At decade’s turn, Marvin seized full control of his output with the deeply personal, socially aware 1971 masterpiece What’s Going On, which produced three hit singles: the title track, “Inner City Blues (Make Me Wanna Holler)” and “Mercy Mercy Me (The Ecology).” He defied expectations again with “Trouble Man,” a 1972 hit single featured in his haunting, jazzy score of the movie of the same name. He zoomed to the top of the charts with his passionate Let’s Get It On, while delivering a pop confection in Diana and Marvin, his duet album with Motown’s queen, Diana Ross. I Want You, released in 1976, was another sensual masterwork, a meditation on obsessive love that was also No. 1. Marvin made his personal life public through his songs, and it was never more evident in 1978′s Here, My Dear, a sprawling double-album chronicling his divorce from Anna Gordy, Berry’s sister. Even his No. 1 dance classic from 1977, “Got To Give It Up,” a studio cut added to flesh out the double-LP Live At The London Palladium, was about the singer’s reluctance to get loose on the dance floor.

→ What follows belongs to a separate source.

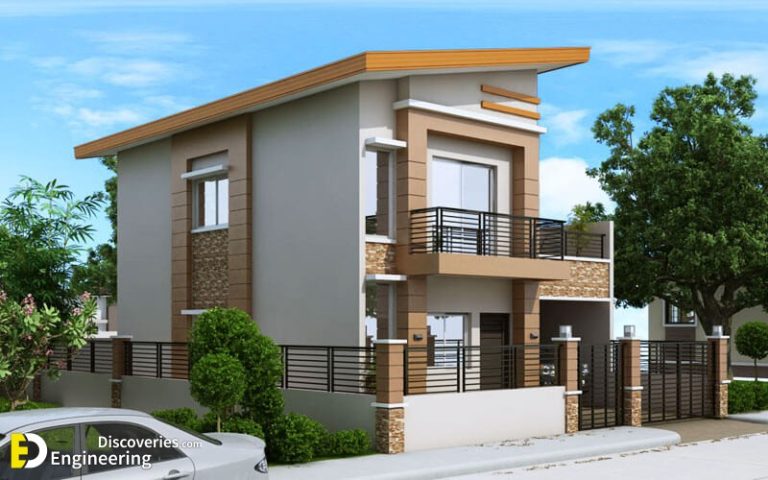 House Plans 10×15 Meter 4 Bedrooms | Engineering Discoveries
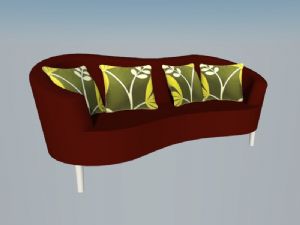 沙发家具SU模型 免费sketchup模型下载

Marvin left Motown in 1981, with the politically tinged album In Our Lifetime. He fled to London, then Belgium, where he created for Columbia Records “Sexual Healing,” his first Grammy® winner. But another hit was not salvation from his demons. On April 1, 1984, one day before his 45th birthday, Marvin was shot to death by his father.

Marvin’s influence reaches across the generations. He was rightfully among only the second group of artists honored with induction into the Rock and Roll Hall of Fame, in 1987. More recently, Marvin was No. 6 on Rolling Stone’s list of the 100 Greatest Singers Of All Time. “Motown Week” on American Idol 2009 (Season 8) featured remaining contestants singing not one but two of Marvin’s songs. His records-and his ringtones and his DVDs-are still going gold.